Aunque pueda parecer una reacción exagerada, lo cierto es que en ese entonces Miley todavía cargaba con la imagen pública de la niña buena de Disney. Tenía apenas 18 años y estaba en ese punto extraño entre ser legalmente adulta pero socialmente infantilizada.

La cosa es que Miley no hizo esa broma en un set de grabación, ni durante una rueda de prensa. Fue algo completamente personal, pero como la imagen lo es todo en Hollywood, los ejecutivos de la película decidieron que no era lo suficientemente “apropiada” para estar en una producción familiar y ahí fue cuando entró Selena Gómez a la película.

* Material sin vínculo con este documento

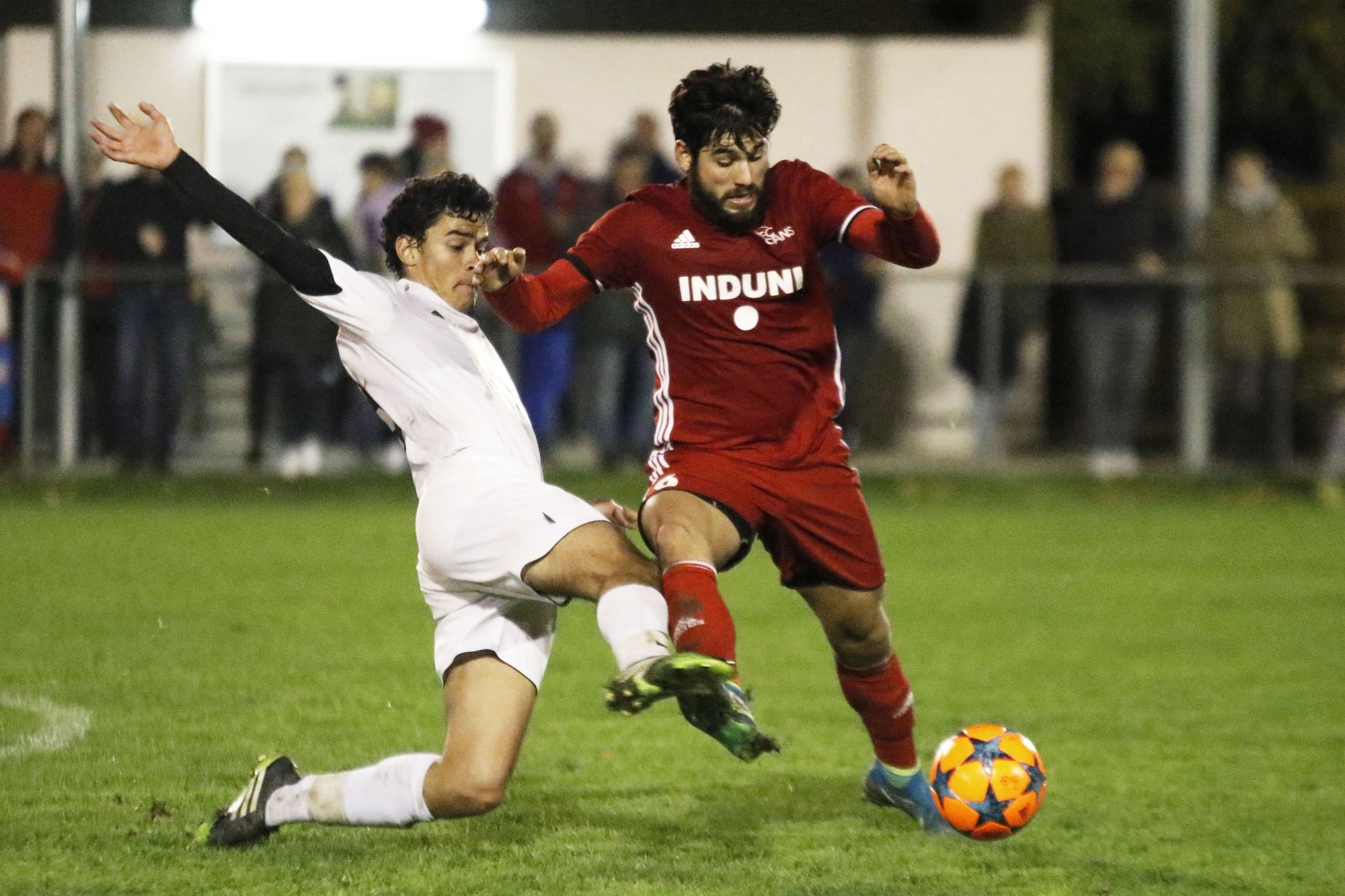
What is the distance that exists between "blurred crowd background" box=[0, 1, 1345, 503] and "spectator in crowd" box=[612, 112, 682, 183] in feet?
0.08

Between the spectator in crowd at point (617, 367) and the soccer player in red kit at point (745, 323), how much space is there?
8.60 meters

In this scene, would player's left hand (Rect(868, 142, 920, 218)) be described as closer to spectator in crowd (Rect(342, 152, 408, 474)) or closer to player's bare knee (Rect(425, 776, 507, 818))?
player's bare knee (Rect(425, 776, 507, 818))

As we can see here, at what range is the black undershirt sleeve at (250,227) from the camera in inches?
196

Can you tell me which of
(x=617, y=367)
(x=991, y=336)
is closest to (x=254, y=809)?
(x=617, y=367)

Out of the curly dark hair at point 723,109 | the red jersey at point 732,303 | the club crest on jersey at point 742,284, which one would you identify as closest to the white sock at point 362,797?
the red jersey at point 732,303

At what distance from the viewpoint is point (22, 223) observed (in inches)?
551

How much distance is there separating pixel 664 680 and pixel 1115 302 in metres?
11.1

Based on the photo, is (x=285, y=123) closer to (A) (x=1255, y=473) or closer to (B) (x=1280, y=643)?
(A) (x=1255, y=473)

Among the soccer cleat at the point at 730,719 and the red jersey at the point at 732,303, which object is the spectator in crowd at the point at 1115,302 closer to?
the red jersey at the point at 732,303

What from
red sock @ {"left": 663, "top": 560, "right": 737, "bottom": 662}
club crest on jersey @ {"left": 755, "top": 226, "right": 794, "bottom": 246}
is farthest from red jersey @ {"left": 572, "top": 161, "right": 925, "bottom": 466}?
red sock @ {"left": 663, "top": 560, "right": 737, "bottom": 662}

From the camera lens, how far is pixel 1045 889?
16.9 feet

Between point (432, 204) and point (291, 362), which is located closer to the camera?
point (432, 204)

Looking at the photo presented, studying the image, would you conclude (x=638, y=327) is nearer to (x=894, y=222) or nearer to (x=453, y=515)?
(x=894, y=222)

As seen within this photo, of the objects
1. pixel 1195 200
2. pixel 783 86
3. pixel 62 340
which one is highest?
pixel 783 86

“Lo que me pareció ridículo de que me despidieran por un pastel de pene fue que venden pasteles de pene para todas las despedidas de soltera”, dijo. “En Nashville, Tennessee, puedes conseguir esos pasteles. No es para tanto, pensé: ‘Sabes, esto es una broma muy simple, no vulgar, es una tontería’”.

El caso de Miley también dice mucho sobre las expectativas que muchas celebridades enfrentan, especialmente si comenzaron sus carreras siendo niños y más aún si son mujeres. En palabras de la propia Miley:
“Que me despidieran por cosas comunes que hacen las chicas de mi edad… van a despedidas de soltera y a espectáculos de Magic Mike. Pero si yo lo hacía en esa época, ya no era alguien apropiada para jóvenes, aunque eso sucediera en mi vida personal”.
Sí, perdió el papel de Mavis por un pastel, pero también ganó algo que vale más: el poder de reírse de la situación, de señalar lo absurdo que fue y de dejar claro que las mujeres jóvenes no deberían ser juzgadas por las mismas tonterías de siempre.